Team Prescribes Best Medicine in Healthcare Contest
Case Plan Advised Hypothetical Hospital System Dealing With Realistic Problems
Jan. 24, 2012
Hard-nosed economics and ethical judgment calls helped a team of Naveen Jindal School of Management students win a case competition that asked competitors to distribute $500 million in make-believe money throughout a hypothetical hospital system.
The graduate-student team tied for first place and earned $3,000 in the second annual contest sponsored by the North Texas chapter of the American College of Healthcare Executives.
The three-judge panel at the Nov. 17 event awarded both first-place teams the full top-place cash prize, North Texas ACHE Coordinator Lisa Cox said.
The competition had firm footing in real life, said JSOM team captain Raj Shah. “With the economy in crisis and healthcare so expensive, hospital systems are finding it difficult to determine who should get funds first and who should wait.”
Shah said he and his teammates immediately considered the disbursement questions as they role-played as members of a firm counseling the imaginary ABC Health System, an organization of 10 hospitals serving more than 8 million people in a 150-mile area, on how to make wise use of its money.
Shah is both an MBA and an MS in Healthcare Management student — and also co-president of the JSOM-based campus Healthcare Management Club.
His teammates also are active in the club. Co-president Richa Singh and membership chairman Archana Subhash are working toward their MS in Healthcare Management degrees. Carson Marston is an MBA student.
“They gave us financials, market data, demographic data on patient volume, and ethical issues,” Shah said of competition basics. While that might seem like a hefty head start, the team soon realized it needed to factor in many other details that had not been provided, such as, Shah said, “a lot of Medicaid and Medicare cuts coming into the picture.”
Considering several factors for each hospital — including location, operating margins, net revenues, population growth, in-patient volumes and cost to complete a pet project — the team developed a matrix that logically charted outlay recommendations.
But then came ethical deliberations on such questions as whether hospitals with higher percentages of public — Medicaid, Medicare and other government-funded — patients should move forward or back in the system waiting line for improvement projects.
“We just thought about the medical ethics we learned in class,” the non-quantitative side of healthcare administration, Shah said, “then applied our decisions to the matrix.”
Team members consulted Ashley McClellan, chief operating officer and interim CEO of Medical Center of Lewisville, who was assigned to them as a contest mentor. In several conference calls with her, Shah said, “we wanted to get a CEO’s perspective on what we were doing and ask her, ‘Do you think you would do the same?’”
The group checked in, too, with John F. McCracken, executive director of the Jindal School’s Alliance for Medical Management Education program, and with their academic boss, Dr. Forney Fleming, director of the MS in Healthcare Management program.
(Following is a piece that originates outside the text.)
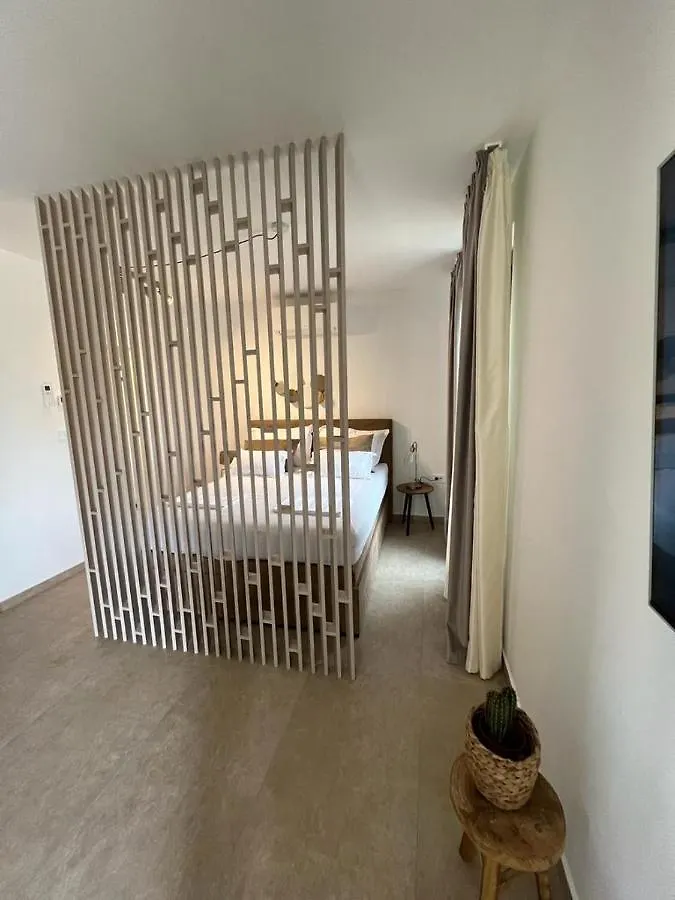 Cube S Apartment Medulin 0*,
In a 20-page paper and in-person presentation, the foursome recommended that all system hospitals follow an asset-management strategy.
“But the future of healthcare is in service-line expansion,” Shah added, so the team also advocated the system branch out as a way to remain viable.
“They took advantage of what they have learned the classroom; they networked, and they optimized their resources. Their success is a reflection of their hard work and reflects favorably on the high quality of students in our program,” Dr. Fleming said.
Dr. Forney Fleming (left), director of the MS in Healthcare Management program, helped advise the team and that was led by Raj Shah.
The winning team members (from left) Raj Shah, Archana Subhash, Carson Marston, Richa Singh are all active in the Healthcare Management Club at the Jindal School of Management.